Cook’s Illustrated #97: Ciabatta

I have often sung the praises of Cook’s Illustrated‘s Multigrain Bread, and I have made their “No-Knead Bread 2.0” more times than I can remember (I stopped making it after I decided it was too easy). Suffice to say, Cook’s Illustrated publishes great bread recipes, so when a new one comes out I take notice. In the latest issue there is a recipe for ciabatta. Ciabatta is a rustic bread with a big crumb, and since I am a fan of all things rustic and big-crumbed, I had to try it.

Reviewing the article and recipe, most notable was how wet the dough is. It calls for a starter with 5 oz of flour and 4 oz of water, and then a final dough of 10 oz of flour with 6 oz of water and 2 oz of milk (the milk inhibits gluten formation, preventing the crumb from getting too large). That’s 15 oz of flour and 12 oz of liquids, for a hydration of 80%. In my standard bread recipe I shoot for about 68% hydration, so this was ridiculously wet dough, practically batter! This makes kneading and shaping the dough very difficult.

Material shown:
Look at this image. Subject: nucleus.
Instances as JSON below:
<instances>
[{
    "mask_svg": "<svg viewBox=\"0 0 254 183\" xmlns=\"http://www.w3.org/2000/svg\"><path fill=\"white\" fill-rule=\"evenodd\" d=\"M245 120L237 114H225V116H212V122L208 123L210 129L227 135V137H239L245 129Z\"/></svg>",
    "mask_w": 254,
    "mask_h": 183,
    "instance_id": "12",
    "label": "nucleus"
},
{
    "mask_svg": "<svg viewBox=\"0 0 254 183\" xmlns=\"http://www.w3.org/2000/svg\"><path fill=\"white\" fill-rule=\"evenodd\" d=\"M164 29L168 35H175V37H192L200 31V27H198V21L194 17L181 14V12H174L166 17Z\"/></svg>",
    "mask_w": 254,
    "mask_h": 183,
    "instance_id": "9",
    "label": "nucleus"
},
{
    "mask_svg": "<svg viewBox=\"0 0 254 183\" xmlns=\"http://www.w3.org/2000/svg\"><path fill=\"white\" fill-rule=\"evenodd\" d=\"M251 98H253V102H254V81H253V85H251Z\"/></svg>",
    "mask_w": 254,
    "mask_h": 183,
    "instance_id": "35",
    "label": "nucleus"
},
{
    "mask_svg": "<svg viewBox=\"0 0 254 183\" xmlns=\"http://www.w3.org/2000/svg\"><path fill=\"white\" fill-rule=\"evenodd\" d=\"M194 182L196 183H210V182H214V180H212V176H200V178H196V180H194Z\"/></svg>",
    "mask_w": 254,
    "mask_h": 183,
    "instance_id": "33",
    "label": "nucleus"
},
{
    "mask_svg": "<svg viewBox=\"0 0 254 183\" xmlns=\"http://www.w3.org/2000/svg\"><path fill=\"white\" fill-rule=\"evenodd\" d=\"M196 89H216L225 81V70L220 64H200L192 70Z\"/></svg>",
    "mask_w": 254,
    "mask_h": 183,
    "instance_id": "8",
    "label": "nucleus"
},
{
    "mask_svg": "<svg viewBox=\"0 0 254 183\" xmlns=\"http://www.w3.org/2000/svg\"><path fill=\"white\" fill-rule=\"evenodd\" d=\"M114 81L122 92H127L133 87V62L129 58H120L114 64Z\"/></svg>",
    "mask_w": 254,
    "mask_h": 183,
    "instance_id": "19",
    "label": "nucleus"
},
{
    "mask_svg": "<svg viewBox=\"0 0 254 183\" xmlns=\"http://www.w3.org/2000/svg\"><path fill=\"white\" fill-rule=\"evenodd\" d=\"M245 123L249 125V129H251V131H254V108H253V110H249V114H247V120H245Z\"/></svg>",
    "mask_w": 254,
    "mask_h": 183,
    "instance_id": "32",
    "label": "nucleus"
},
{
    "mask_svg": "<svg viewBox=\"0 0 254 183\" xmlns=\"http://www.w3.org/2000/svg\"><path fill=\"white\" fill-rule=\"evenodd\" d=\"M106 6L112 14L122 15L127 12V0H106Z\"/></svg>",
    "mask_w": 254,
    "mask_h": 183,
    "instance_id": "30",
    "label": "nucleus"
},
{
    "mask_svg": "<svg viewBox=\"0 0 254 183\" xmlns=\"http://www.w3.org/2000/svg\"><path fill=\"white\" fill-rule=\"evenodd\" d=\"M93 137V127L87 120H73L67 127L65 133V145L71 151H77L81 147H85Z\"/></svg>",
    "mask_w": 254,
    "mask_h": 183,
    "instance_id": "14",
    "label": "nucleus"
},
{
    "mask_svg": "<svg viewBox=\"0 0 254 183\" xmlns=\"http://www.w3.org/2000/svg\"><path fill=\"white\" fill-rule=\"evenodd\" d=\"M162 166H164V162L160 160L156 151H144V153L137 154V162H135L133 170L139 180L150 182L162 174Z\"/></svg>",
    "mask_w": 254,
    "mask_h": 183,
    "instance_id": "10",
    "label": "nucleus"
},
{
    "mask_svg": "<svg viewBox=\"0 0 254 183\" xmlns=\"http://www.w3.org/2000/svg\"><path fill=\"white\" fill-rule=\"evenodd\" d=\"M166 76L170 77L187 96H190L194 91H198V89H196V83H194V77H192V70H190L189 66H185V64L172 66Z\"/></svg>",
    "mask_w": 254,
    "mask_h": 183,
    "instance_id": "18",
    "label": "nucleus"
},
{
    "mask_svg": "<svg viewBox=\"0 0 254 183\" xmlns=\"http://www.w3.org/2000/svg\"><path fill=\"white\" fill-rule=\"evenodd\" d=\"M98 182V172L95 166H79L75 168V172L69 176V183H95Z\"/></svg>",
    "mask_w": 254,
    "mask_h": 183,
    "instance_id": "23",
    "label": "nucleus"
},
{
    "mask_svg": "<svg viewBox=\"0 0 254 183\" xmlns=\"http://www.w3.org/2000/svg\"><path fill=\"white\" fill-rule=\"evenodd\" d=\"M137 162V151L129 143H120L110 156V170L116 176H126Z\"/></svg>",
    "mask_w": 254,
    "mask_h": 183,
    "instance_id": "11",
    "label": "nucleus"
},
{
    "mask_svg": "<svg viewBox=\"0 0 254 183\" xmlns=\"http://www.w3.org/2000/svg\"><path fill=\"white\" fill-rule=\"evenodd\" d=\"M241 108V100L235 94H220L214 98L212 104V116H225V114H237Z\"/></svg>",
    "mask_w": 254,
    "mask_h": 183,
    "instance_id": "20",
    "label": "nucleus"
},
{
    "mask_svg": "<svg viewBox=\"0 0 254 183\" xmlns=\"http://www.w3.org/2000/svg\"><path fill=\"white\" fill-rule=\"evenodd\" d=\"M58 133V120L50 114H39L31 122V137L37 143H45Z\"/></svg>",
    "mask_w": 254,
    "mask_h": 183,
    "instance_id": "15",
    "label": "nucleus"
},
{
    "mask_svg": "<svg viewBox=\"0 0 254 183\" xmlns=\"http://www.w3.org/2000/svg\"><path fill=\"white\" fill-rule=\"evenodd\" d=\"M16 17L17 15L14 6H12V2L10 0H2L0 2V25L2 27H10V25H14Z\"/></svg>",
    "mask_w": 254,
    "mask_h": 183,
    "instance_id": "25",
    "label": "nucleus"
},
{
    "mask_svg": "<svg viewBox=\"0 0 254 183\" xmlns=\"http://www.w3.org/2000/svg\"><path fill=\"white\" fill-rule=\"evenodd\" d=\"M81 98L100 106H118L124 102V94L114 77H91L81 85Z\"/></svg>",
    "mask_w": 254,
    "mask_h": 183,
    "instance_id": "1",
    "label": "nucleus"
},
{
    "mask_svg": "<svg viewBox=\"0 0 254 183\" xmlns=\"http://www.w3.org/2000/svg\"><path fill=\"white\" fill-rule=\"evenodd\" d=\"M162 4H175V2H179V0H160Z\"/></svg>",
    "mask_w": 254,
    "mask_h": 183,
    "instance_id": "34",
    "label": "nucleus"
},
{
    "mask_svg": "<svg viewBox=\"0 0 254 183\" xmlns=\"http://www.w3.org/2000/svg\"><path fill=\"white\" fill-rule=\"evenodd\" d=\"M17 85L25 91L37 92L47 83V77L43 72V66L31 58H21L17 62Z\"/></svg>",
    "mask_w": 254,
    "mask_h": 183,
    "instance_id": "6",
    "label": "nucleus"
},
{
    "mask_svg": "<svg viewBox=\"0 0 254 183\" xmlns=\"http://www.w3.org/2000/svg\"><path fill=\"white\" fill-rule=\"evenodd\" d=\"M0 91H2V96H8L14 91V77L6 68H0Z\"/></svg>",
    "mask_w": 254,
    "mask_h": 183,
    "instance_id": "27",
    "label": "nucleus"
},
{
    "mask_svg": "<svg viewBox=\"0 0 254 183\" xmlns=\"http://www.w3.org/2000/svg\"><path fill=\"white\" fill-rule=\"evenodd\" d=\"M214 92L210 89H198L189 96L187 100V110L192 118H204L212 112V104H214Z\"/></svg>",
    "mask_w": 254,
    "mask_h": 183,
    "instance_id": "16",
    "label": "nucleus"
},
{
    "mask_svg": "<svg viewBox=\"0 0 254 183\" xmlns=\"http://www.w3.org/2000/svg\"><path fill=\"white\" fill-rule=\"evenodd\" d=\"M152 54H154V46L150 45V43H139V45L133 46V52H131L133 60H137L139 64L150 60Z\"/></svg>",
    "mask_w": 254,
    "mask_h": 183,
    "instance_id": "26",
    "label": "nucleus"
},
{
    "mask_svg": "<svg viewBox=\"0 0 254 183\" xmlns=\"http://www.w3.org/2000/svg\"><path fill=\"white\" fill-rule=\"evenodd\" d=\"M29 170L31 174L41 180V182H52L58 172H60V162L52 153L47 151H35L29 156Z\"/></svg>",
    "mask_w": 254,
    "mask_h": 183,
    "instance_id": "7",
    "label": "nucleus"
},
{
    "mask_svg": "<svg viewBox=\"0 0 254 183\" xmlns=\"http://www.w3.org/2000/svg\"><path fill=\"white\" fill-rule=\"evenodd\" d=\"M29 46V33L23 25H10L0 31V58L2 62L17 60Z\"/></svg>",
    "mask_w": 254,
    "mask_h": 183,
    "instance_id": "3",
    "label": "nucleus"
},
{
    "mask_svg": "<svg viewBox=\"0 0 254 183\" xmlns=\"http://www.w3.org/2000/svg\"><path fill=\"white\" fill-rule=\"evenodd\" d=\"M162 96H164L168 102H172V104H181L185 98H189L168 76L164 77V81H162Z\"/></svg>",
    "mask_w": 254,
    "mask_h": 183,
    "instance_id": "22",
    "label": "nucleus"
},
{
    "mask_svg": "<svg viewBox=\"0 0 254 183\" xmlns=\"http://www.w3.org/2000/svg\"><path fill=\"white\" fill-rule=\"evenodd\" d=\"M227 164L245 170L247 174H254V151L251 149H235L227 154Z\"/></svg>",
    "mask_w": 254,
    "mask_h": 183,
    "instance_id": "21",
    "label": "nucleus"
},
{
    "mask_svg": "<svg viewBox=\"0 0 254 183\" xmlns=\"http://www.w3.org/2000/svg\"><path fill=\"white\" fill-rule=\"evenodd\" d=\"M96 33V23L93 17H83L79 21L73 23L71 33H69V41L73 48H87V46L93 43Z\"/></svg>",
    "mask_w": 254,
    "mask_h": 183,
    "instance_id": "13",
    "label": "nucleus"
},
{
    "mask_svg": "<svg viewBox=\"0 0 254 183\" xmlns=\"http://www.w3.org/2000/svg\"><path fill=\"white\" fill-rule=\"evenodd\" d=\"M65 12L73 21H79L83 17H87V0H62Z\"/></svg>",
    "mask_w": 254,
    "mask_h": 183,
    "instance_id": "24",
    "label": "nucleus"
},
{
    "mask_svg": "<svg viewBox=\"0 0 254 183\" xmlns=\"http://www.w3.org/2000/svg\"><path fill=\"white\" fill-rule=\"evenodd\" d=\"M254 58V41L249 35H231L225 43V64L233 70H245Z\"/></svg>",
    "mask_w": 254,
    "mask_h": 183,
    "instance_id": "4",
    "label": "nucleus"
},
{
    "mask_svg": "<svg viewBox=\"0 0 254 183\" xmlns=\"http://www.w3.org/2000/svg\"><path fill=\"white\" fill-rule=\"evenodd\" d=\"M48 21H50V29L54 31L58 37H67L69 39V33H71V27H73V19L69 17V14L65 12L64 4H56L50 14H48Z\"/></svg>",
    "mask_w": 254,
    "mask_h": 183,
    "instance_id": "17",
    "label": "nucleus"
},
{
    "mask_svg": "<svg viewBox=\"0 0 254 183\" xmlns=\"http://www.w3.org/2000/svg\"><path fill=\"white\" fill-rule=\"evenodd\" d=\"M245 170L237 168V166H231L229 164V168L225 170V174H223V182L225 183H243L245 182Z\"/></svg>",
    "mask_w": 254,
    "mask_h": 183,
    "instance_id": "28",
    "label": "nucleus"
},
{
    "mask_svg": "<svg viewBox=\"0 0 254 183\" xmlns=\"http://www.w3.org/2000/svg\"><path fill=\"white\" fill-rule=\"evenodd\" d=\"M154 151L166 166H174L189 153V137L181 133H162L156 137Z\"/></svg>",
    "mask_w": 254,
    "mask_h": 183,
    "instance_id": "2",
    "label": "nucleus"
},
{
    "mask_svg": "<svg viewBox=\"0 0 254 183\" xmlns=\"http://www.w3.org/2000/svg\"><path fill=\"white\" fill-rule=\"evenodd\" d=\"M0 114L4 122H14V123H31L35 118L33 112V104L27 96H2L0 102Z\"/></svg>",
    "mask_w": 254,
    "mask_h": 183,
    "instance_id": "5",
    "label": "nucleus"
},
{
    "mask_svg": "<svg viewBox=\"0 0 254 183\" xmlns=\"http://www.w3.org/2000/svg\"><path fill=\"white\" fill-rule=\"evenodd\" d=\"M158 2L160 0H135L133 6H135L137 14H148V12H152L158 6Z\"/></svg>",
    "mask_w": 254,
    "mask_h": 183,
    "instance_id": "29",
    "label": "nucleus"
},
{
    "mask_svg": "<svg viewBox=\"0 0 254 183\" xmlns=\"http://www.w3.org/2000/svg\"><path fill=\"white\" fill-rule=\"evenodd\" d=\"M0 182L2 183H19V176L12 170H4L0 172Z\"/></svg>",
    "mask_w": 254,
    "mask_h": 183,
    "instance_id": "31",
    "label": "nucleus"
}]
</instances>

Exercises to complete:
A: Rewrite the paragraph of the ciabatta post that begins "Reviewing the article and recipe" as a short list that keeps its main facts.
B: According to the ciabatta post, what hydration does the writer aim for in a standard bread recipe?
C: Carry the ciabatta post forward from its final sentence.

Answers given:
A:
- The dough's most notable feature is how wet it is.
- Starter: 5 oz flour and 4 oz water.
- Final dough: 10 oz flour, 6 oz water and 2 oz milk. The milk inhibits gluten formation, which keeps the crumb from getting too large.
- Totals: 15 oz flour and 12 oz liquids, for 80% hydration.
- The writer's standard bread recipe aims for about 68%, so this dough is nearly a batter.
- Such wet dough is very difficult to knead and shape.

B: About 68%.

C:
Cook’s gets around this problem by using a stand mixer to mix and knead the dough. That’s all well and good if you have a stand mixer, but I don’t. I like kneading! Since a machine was not an option, but kneading was necessary to make sure everything was mixed and gluten strands were long, I turned to a technique frequently used by Peter Reinhart: with the dough in a bowl, use a hand continually dipped in water to squeeze and rotate the dough, basically simulating a dough hook. Dipping your hand in water prevents the dough from sticking to it. Unfortunately, it also adds even more water to an already very-wet dough, making it even harder to work with. Cook’s also says to fold the dough over itself a few times with a rubber spatula to further develop the gluten. Here’s what I ended up with:

Sopping mess

The key to shaping a dough this wet is using a lot of flour. I put a pretty thick bed of it on the board, poured on the dough, and then threw a few handfuls on top. This allows you to touch the dough without immediately having your hand sucked into the giant dough monster. In spite of all this flour it was still pretty difficult to contain the dough; eventually I wrestled it into two rough rectangles.

This was kind of difficult

The dough rested on parchment for a half hour, then I baked it at 450° for 25 minutes. The breads came out pretty well, although I would have liked them to rise a bit higher in the oven.  It was very difficult to get the necessary surface tension for vertical rise with such a wet dough. Had I used a stand mixer I probably would have had a stronger dough since I could have kneaded it longer without the addition of water. Still, I certainly couldn’t complain about the crumb:

But I can't argue with results

The bread was nicely crusty and but still soft and chewy, really a first-rate ciabatta. Without a stand mixer, it may be more of a hassle than it is worth, but if you do have a KitchenAid gracing your counter, I would recommend giving this recipe a try.

UPDATE: In fact, this was so worth giving a try that I gave it another try. Still no mixer, but using less water during the mixing process made for an easier time with a consistent result.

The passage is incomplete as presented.